Memory Optimization¶

One of the most common errors when working with large models is the CUDA out of memory error. This guide provides several strategies to reduce the VRAM footprint of your training and inference jobs.

1. Gradient Accumulation¶

The Problem¶

Large models require a sufficiently large batch size for stable training, but fitting a large batch into GPU memory is often impossible.

How to Optimize¶

Gradient accumulation allows you to simulate a larger batch size. It works by accumulating gradients over several smaller batches (micro-batches) before performing a weight update. The effective batch size becomes batch_size * gradient_accumulation_steps.

This technique trades a small amount of computation for a massive reduction in memory, as only one micro-batch needs to fit in VRAM at a time.

Configuration (config.yaml):

training_args:
  per_device_train_batch_size: 4 # A small batch size that fits in memory
  gradient_accumulation_steps: 8 # Accumulate gradients over 8 steps
  # Effective batch size = 4 * 8 = 32

CLI Argument:

dnallm finetune --per_device_train_batch_size 4 --gradient_accumulation_steps 8 ...

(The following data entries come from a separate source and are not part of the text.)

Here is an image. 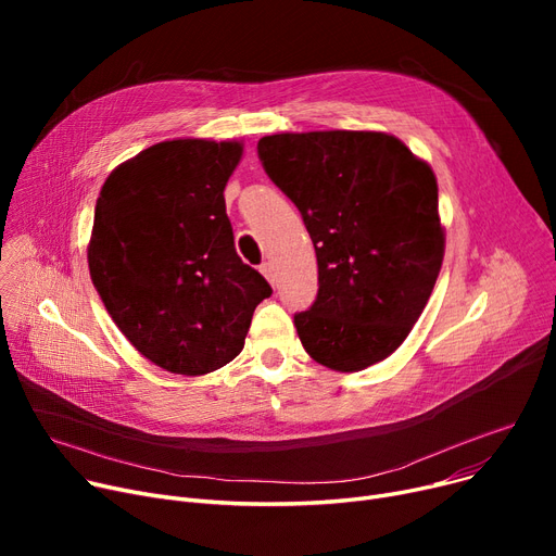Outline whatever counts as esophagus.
<instances>
[{
  "label": "esophagus",
  "mask_w": 556,
  "mask_h": 556,
  "mask_svg": "<svg viewBox=\"0 0 556 556\" xmlns=\"http://www.w3.org/2000/svg\"><path fill=\"white\" fill-rule=\"evenodd\" d=\"M258 270H261V275L266 277L270 283H275V266H273V263H263V266H261Z\"/></svg>",
  "instance_id": "1"
}]
</instances>
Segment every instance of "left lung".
Listing matches in <instances>:
<instances>
[{"label": "left lung", "mask_w": 556, "mask_h": 556, "mask_svg": "<svg viewBox=\"0 0 556 556\" xmlns=\"http://www.w3.org/2000/svg\"><path fill=\"white\" fill-rule=\"evenodd\" d=\"M270 180L304 218L317 300L295 315L306 354L333 371L392 356L442 270L446 231L430 164L376 130L277 132L258 139Z\"/></svg>", "instance_id": "8db88e82"}]
</instances>
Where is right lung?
Returning <instances> with one entry per match:
<instances>
[{"instance_id": "obj_1", "label": "right lung", "mask_w": 556, "mask_h": 556, "mask_svg": "<svg viewBox=\"0 0 556 556\" xmlns=\"http://www.w3.org/2000/svg\"><path fill=\"white\" fill-rule=\"evenodd\" d=\"M239 139L149 146L101 187L87 243L92 283L141 356L200 376L241 354L252 313L273 288L233 248L225 187Z\"/></svg>"}]
</instances>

2. Gradient Checkpointing¶

The Problem¶

During the forward pass, all intermediate activations are stored in memory to be used for gradient calculation in the backward pass. For very long sequences or deep models, these activations can consume a huge amount of VRAM.

How to Optimize¶

Gradient checkpointing (also known as activation checkpointing) saves memory by not storing all intermediate activations. Instead, it re-computes them during the backward pass where needed.

This is another trade-off: it saves a significant amount of memory at the cost of increased computation time (typically around 20-30% slower). It is extremely effective for models with very long sequences.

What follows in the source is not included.